Beoordelingscriteria
De student:

  1. neemt actief deel aan de werkcolleges en gesprekken 
  2. heeft de lesstof kritisch tot zich genomen en verwerkt
  3. heeft kennis van filosofische denkkaders, stromingen en denkbeelden en kan verbanden leggen in de geschiedenis en met kunst
  4. heeft het vermogen zowel vragen te stellen als te formuleren en te beargumenteren 
  5. heeft het vermogen beargumenteerd positie te kunnen innemen ten aanzien van een ander denkbeeld dan het  eigen.
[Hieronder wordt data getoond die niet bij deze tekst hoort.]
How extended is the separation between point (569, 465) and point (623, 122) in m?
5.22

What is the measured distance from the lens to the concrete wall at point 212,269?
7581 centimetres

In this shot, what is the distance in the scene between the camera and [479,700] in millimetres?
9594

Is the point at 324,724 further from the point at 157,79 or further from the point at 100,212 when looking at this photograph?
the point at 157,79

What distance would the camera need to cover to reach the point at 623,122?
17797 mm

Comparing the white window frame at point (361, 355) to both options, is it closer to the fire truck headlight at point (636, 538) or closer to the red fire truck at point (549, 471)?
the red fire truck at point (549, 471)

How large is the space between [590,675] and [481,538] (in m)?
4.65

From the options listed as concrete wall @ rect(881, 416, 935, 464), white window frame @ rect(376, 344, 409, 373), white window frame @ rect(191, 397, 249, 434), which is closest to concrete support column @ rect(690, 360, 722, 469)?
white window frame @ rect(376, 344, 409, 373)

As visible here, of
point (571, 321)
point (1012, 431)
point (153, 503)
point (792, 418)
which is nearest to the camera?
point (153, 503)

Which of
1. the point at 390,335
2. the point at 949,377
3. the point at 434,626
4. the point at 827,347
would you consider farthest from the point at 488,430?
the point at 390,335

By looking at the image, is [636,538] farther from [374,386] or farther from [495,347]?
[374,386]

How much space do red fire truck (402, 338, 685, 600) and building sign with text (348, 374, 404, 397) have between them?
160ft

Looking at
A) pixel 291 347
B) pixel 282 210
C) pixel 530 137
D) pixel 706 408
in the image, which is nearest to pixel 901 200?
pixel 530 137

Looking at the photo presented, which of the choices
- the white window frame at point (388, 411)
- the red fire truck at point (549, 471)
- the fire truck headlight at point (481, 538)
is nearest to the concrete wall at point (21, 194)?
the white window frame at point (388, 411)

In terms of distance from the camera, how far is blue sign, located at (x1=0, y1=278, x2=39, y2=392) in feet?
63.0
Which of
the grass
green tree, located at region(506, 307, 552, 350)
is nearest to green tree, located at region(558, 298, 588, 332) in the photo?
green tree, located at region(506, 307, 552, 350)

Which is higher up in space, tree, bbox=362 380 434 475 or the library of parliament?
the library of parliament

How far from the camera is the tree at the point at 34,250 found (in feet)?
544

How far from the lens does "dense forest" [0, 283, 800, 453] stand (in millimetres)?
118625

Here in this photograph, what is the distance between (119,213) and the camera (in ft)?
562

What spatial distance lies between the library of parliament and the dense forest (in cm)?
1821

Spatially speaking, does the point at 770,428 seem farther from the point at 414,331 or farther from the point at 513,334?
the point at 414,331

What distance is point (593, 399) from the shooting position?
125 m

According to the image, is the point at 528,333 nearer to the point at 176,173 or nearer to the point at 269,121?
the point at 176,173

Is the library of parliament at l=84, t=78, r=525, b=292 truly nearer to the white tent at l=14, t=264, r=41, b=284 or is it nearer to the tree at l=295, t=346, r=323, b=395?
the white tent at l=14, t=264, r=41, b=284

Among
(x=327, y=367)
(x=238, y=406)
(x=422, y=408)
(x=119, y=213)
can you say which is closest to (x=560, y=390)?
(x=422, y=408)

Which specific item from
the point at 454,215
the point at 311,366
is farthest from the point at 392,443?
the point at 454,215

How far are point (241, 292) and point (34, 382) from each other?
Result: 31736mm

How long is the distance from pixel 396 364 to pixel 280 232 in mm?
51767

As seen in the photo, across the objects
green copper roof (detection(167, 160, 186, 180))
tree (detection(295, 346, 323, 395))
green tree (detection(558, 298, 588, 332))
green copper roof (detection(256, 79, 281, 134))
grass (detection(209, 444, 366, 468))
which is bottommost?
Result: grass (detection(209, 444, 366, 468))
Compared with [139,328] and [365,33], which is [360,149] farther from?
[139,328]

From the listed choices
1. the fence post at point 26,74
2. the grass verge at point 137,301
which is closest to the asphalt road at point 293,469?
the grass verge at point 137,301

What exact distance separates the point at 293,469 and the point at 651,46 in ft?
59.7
Opdrachten worden beoordeeld op kritisch vermogen en zelfreflectie.

Tweede jaar
Inhoud
De lessen filosofie in het tweede jaar borduren voort op de lessen in het eerste jaar. In overleg met de studenten wordt een selectie van te bespreken onderwerpen aangelegd, waarbij ook excursies naar tentoonstellingen en voorstellingen horen. Daarnaast formuleert iedere student aan het begin van de reeks lessen een voor hem of haar fundamentele vraag van dat moment.
Vervolgens zijn de lessen ‘ronde tafel gesprekken’ aangevuld met (kunst)filosofische lectuur. De eigenheid van de student wordt zo onderbouwd door confrontatie met die van de medestudenten en de besproken onderwerpen. Het analyseren, formuleren, argumenteren en het uiten van persoonlijke fascinaties blijven behoren tot de leerdoelen. Aan het slot van de reeks moet elke student een korte presentatie geven van een artistiek filosofisch onderzoek.  
 
Leerdoelen
De student:

  1. verwerft kennis van hedendaagse kunststromingen en denkbeelden
  2. leert door middel van analyse, argumentatie en bevraging reflecteren op zijn artistieke eigenheid
  3. leert naar aanleiding van de lesstof kritisch denken, andere denkbeelden eigen te maken, een beargumenteerde mening te ontwikkelen en deze overdraagbaar te maken.

Werkvormen
Werkcolleges, ‘ronde-tafel-gesprekken’ en excursies.
               
Toetsing
Ik beoordeel de ontwikkeling van de student naar aanleiding van de getoonde werkhouding binnen de lessen. 
Individuele onderzoeksopdracht met presentatie.
Opdrachten worden beoordeeld op kritisch vermogen, zelfreflectie en artistieke ontwikkeling.
 
Beoordelingscriteria
De student:

  1. neemt actief deel aan de werkcolleges en gesprekken 
  2. heeft de lesstof kritisch tot zich genomen en verwerkt
  3. heeft kennis van filosofische denkkaders, stromingen en denkbeelden en kan aan de hand van onderzoek deze kennis presenteren
  4. heeft het vermogen zowel vragen te stellen als te formuleren en te beargumenteren 
  5. heeft het vermogen beargumenteerd positie te kunnen innemen ten aanzien van een ander denkbeeld dan het eigen.